O documento reúne recomendações voltadas ao planejamento das atividades no campo diante do aumento das chuvas, da maior incidência de doenças nas lavouras e de outros efeitos associados ao fenômeno.
Permanência do fenômeno climático El Niño

A publicação foi elaborada por sete unidades da Embrapa que integram a Plataforma Colaborativa para Mitigação de Efeitos Climáticos Adversos na Agropecuária da Região Sul do Brasil. O objetivo é fornecer informações técnicas para que produtores e profissionais do setor adotem medidas preventivas e fortaleçam a gestão dos riscos climáticos.
De acordo com projeções da Administração Nacional Oceânica e Atmosférica dos Estados Unidos (NOAA), há entre 97% e 99% de probabilidade de o El Niño permanecer ativo até o início de 2027.

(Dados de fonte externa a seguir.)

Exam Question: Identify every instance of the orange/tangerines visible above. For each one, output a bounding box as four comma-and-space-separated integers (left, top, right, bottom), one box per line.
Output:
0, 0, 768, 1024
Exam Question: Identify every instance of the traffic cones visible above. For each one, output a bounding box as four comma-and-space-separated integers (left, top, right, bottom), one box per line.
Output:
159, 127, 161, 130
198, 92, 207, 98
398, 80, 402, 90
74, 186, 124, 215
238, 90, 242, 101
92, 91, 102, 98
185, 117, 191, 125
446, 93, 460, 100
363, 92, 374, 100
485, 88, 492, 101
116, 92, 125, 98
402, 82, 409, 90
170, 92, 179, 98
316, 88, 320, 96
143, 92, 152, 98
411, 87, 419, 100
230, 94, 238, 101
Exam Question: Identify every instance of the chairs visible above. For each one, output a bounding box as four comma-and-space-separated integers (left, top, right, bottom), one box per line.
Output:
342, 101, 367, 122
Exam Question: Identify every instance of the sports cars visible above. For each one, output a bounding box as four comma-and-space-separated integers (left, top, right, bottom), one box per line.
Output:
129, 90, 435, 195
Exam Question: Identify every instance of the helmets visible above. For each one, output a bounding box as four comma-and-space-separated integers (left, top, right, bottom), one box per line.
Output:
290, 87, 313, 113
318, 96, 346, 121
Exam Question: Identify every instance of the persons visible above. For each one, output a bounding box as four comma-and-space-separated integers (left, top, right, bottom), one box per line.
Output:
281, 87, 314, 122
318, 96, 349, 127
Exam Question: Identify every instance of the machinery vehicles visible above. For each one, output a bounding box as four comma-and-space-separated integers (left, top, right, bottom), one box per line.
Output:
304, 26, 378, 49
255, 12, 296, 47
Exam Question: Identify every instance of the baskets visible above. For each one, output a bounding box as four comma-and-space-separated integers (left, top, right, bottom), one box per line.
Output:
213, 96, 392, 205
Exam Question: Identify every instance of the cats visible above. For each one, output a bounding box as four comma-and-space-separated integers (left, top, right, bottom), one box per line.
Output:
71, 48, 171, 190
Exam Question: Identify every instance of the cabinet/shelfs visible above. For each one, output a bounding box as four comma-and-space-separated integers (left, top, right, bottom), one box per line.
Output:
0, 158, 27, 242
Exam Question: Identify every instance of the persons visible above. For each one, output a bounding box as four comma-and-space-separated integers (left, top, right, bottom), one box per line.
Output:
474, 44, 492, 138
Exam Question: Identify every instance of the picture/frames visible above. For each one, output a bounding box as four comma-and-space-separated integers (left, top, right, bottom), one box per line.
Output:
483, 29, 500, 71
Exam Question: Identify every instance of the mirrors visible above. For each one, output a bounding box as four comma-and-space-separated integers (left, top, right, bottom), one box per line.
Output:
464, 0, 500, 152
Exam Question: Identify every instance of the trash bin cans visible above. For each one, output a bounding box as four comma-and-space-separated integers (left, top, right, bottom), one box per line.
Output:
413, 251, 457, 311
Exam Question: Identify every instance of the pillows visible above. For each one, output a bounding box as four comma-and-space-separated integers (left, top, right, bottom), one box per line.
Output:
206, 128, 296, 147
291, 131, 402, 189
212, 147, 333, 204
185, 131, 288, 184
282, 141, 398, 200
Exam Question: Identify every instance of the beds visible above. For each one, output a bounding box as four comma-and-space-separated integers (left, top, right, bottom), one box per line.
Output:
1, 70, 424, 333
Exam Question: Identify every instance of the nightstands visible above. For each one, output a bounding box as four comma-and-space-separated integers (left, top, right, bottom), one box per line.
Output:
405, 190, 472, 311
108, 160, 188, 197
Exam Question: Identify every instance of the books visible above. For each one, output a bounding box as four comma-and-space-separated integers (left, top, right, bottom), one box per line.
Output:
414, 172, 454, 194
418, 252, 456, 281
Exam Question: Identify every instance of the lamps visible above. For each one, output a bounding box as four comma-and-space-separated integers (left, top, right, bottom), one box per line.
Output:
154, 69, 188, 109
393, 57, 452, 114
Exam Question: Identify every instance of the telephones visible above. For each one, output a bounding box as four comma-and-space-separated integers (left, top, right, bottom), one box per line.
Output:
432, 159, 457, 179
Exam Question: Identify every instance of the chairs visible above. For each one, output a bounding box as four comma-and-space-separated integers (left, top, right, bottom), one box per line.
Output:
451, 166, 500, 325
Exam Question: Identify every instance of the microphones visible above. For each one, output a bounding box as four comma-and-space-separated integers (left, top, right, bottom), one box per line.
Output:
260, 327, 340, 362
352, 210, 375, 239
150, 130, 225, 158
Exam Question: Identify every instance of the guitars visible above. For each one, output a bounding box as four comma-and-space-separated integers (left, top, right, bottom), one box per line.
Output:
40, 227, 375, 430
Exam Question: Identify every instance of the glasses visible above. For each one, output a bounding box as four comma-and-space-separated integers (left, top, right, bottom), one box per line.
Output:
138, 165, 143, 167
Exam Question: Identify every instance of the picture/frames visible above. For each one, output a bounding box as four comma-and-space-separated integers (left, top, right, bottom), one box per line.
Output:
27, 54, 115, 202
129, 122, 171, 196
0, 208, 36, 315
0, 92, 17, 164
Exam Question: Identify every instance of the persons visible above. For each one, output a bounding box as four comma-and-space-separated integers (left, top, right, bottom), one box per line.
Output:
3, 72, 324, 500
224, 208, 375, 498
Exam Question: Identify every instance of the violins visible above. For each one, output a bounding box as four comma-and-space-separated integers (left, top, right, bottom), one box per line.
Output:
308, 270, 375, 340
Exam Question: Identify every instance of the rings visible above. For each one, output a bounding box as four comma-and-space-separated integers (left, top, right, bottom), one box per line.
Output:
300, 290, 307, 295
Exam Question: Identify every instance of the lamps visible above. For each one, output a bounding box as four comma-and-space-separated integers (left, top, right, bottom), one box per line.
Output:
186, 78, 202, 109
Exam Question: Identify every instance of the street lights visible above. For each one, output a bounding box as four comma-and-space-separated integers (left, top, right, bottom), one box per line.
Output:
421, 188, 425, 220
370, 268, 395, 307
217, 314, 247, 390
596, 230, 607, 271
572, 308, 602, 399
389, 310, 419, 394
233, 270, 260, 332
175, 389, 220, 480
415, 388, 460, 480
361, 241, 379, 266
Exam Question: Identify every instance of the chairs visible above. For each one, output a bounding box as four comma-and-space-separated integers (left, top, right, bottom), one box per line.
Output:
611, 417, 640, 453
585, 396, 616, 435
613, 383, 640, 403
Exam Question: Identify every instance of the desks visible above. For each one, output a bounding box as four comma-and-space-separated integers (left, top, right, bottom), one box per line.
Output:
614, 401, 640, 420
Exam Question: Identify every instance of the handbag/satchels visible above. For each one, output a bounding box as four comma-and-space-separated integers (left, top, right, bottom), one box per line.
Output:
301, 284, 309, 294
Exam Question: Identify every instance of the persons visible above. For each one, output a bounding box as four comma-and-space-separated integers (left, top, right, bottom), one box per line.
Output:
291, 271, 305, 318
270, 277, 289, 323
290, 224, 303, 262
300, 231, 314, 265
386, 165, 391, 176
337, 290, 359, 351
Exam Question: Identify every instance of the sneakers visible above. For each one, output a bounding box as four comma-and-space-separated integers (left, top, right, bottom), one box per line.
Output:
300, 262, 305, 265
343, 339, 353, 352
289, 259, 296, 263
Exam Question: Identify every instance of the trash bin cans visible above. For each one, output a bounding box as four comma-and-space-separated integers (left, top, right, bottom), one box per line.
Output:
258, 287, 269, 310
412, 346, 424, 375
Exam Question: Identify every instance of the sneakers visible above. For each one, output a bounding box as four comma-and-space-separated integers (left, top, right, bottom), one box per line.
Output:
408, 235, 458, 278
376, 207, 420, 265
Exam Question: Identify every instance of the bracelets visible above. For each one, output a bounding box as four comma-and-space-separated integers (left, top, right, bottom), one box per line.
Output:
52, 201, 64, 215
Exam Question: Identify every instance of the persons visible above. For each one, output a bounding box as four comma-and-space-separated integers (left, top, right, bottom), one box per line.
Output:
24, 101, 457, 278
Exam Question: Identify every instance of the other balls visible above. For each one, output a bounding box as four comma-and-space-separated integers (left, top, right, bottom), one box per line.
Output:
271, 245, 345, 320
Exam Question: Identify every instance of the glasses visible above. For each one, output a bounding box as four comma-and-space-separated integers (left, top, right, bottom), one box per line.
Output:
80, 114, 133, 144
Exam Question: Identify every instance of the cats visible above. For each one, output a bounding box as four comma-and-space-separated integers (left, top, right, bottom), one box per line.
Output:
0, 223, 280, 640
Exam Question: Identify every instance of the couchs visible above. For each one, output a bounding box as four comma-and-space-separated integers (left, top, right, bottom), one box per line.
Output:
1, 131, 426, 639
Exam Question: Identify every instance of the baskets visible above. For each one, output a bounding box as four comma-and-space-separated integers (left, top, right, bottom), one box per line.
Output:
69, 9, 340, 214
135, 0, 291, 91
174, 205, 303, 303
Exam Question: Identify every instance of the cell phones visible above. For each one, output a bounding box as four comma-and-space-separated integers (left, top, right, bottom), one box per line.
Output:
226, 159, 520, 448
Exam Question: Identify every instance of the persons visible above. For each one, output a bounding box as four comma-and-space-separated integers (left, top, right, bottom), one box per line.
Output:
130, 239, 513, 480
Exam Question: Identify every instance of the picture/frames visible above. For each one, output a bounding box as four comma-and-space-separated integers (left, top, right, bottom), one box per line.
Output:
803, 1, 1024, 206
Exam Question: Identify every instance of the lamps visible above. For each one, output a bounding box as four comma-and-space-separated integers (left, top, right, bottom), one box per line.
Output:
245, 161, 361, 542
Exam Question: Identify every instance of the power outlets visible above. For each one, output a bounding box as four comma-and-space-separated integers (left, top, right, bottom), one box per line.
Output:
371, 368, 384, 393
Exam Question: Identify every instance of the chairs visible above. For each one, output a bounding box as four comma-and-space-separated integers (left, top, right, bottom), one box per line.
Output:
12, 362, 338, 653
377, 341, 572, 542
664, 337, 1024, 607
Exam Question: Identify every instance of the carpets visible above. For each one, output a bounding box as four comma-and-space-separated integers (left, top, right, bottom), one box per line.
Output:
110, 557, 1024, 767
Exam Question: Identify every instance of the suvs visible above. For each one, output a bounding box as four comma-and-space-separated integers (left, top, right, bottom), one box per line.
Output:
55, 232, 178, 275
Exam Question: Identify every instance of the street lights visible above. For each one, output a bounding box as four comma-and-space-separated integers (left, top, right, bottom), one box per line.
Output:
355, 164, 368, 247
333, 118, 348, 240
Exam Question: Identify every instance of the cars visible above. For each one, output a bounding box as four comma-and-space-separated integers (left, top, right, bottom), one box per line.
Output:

O órgão também estima 63% de chance de o fenômeno atingir intensidade muito forte entre novembro de 2026 e janeiro de 2027. Para a Região Sul, o cenário indica chuvas acima da média, maior nebulosidade e temperaturas elevadas durante o inverno.

Segundo a Embrapa, o conhecimento acumulado sobre eventos anteriores permite que o setor agropecuário se antecipe aos impactos. A recomendação é que produtores acompanhem as previsões climáticas oficiais, respeitem o Zoneamento Agrícola de Risco Climático (Zarc), planejem investimentos com cautela e considerem a contratação de seguro rural como estratégia de proteção.
A nota técnica também apresenta orientações específicas para diferentes cadeias produtivas, considerando que os efeitos do El Niño variam conforme a cultura ou atividade desenvolvida. No caso da fruticultura, por exemplo, o excesso de chuva pode provocar encharcamento do solo, favorecer doenças e aumentar os prejuízos causados por ventos fortes, granizo e erosão.
Além das medidas voltadas às propriedades rurais, o documento incentiva ações de conservação do solo, planejamento em microbacias hidrográficas e adoção de sistemas produtivos mais resilientes, como a Integração Lavoura-Pecuária-Floresta (ILPF) e os Sistemas Agroflorestais (SAFs). A Embrapa também prevê ampliar a transferência de tecnologia por meio da capacitação de técnicos e da produção de conteúdos digitais para facilitar o acesso dos produtores às recomendações.